On June 25, 2010, Mr. Hendrickson signed a retainer agreement with Respondent for a flat fee of $1, 000. Respondent was to represent Mr. Hendrickson in a criminal matter scheduled to be heard in the District Court of Maryland sitting in Anne Arundel County on September 17, 2010. Both Respondent and Mr. Hendrickson appeared in court on September 17, but the case was postponed until December 18, 2010. According to their testimony, between September 17 and the morning of December 18, Mr. Hendrickson or his fiancee, Chrystal Shackelford, called Respondent approximately 30 times and sent him numerous text messages. Patton did not respond until he sent a text message to Ms. Shackelford the morning of December 18 stating that he was in the hospital and would not be appearing in court. Respondent suggested that Mr. Hendrickson ask the court for a postponement. The case was rescheduled for March 18, 2011, and Respondent was advised of the new date. Again, Mr. Hendrickson and Ms. Shackelford, by telephone and text message, attempted to contact Respondent numerous times with no success. Respondent did not appear in court on March 18 and the court had not been offered any reason for his absence. In addition, Mr. Hendrickson learned that Respondent failed to enter his appearance in the case. Additionally, Mr. Hendrickson never received a refund from Respondent.

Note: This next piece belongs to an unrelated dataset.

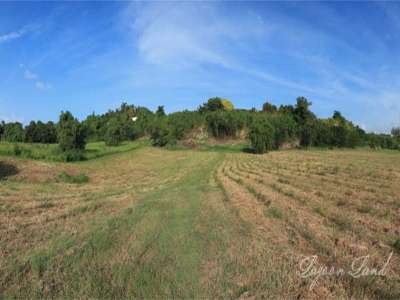 Image 4 | Plot of land for sale with 9.66 hectares of land, Heywoods, Saint Peter 206283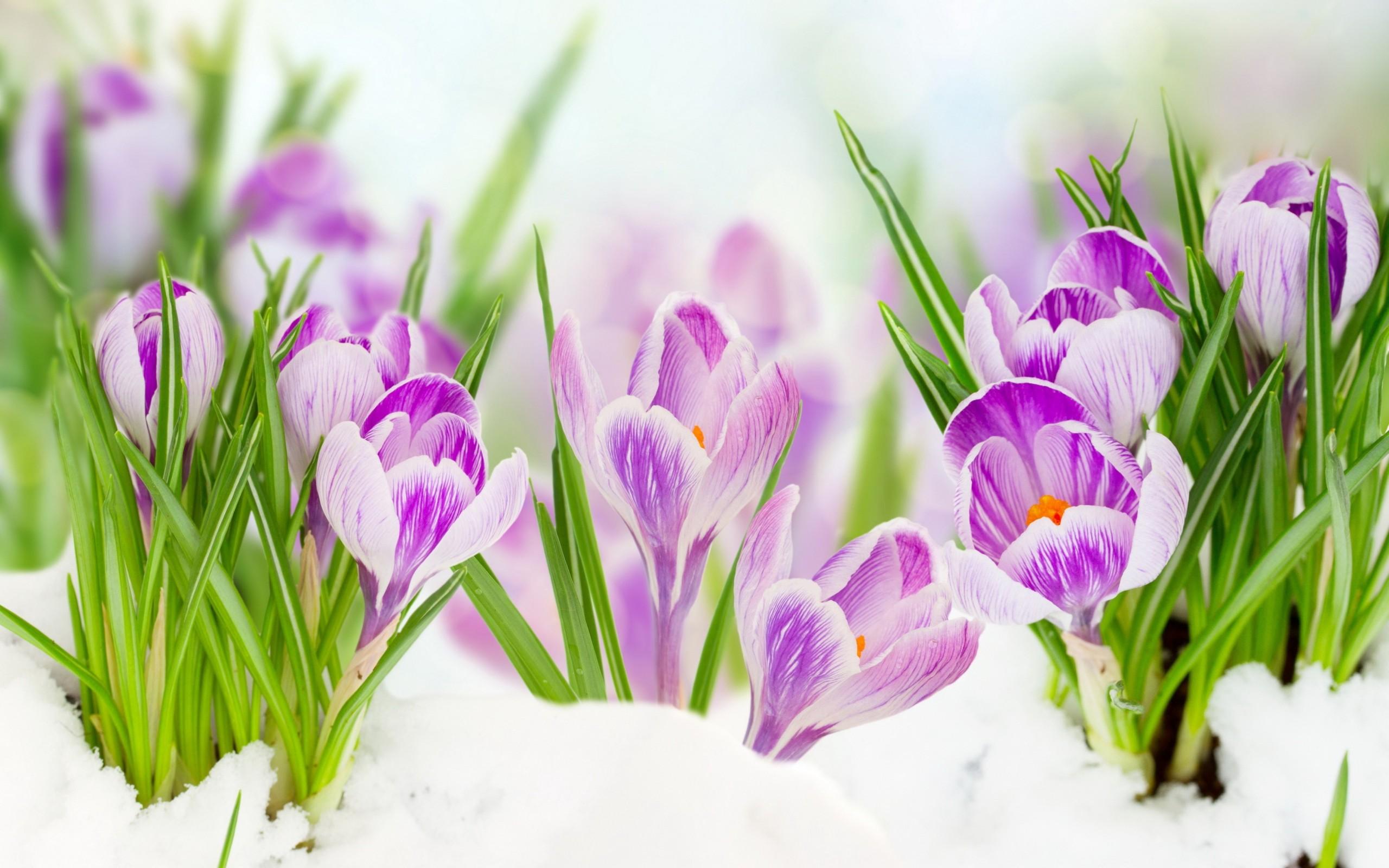 Скайпа приколы, открытка весна цветы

Mr. Hendrickson filed a complaint with the Attorney Grievance Commission against Respondent in May 2011. When Respondent received notification about the complaint, he called Mr. Hendrickson and told him that "he should not have filed the complaint, other clients who filed complaints against Respondent did not succeed, and that Mr. Hendrickson should have asked if he wanted a refund." Mr. Hendrickson estimated that his telephone conversations with Respondent amounted to about 4-5 hours of conversation over a period of 20-25 calls. "Respondent did not offer Mr. Hendrickson, Petitioner, or [the hearing] [c]ourt any additional evidence detailing the work performed and time spent on Mr. Hendrickson's case."

Robert A. Tryson

Robert Tryson's fiancee asked Respondent to represent Tryson in a drug possession and conspiracy case in Washington County in November 2010. Mr. Tryson's fiancee paid Respondent $5, 000 by charging it to her credit card.

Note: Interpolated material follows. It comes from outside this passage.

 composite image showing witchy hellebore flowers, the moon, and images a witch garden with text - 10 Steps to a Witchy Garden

Respondent and Mr. Tryson met for the first time on November 4, 2010, at which time Mr. Tryson signed a retainer agreement specifying that Respondent would charge him a flat fee of $5, 000. The hearing judge determined that representation for this fee would "include arranging bail, negotiating a plea and/or jurisdiction [sic] . . . through the Preliminary Hearing in the District Court[]" using Respondent's "best efforts." Although Respondent did not explain to Mr. Tryson the purpose of the attorney trust account or that funds in Respondent's operating account were subject to Respondent's creditors, the retainer specified that Mr. Tryson authorized Respondent to place the fee in Respondent's operating account.

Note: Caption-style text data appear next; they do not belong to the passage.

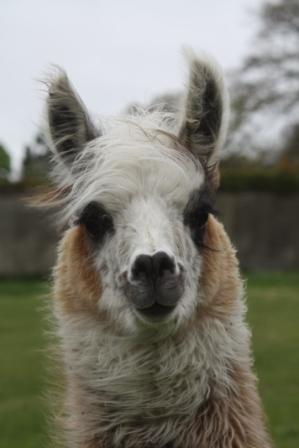 llamas in Ireland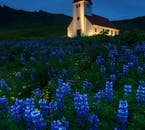 Just on the cusps of midsummer, the church of Vík is surrounded by bluish purple lupins.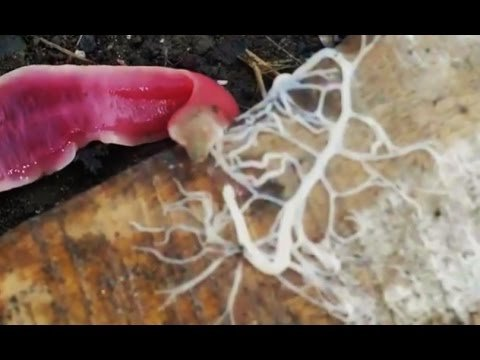 ALIEN-LIKE WORM SHOOTS GOOEY WEB - YouTube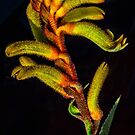 Kangaroo Paw by Bette Devine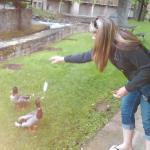 Feeding the Geese and Ducks.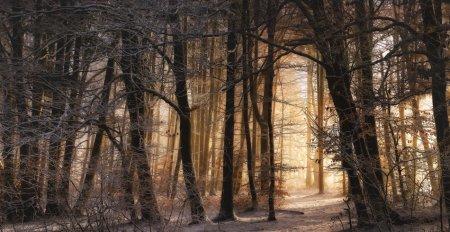 Зима... Фотограф Norbert Maier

The hearing judge noted that Mr. Tryson "was re-arrested [on November 30, 2010] under a sealed indictment in Baltimore County for an incident related to the Washington County arrest." After the arrest Respondent and Mr. Tryson's fiancee exchanged a number of text messages and, on the afternoon of November 30, 2010, Mr. Tryson called Respondent from the detention center and was told that there "was nothing that could be done until Mr. Tryson ...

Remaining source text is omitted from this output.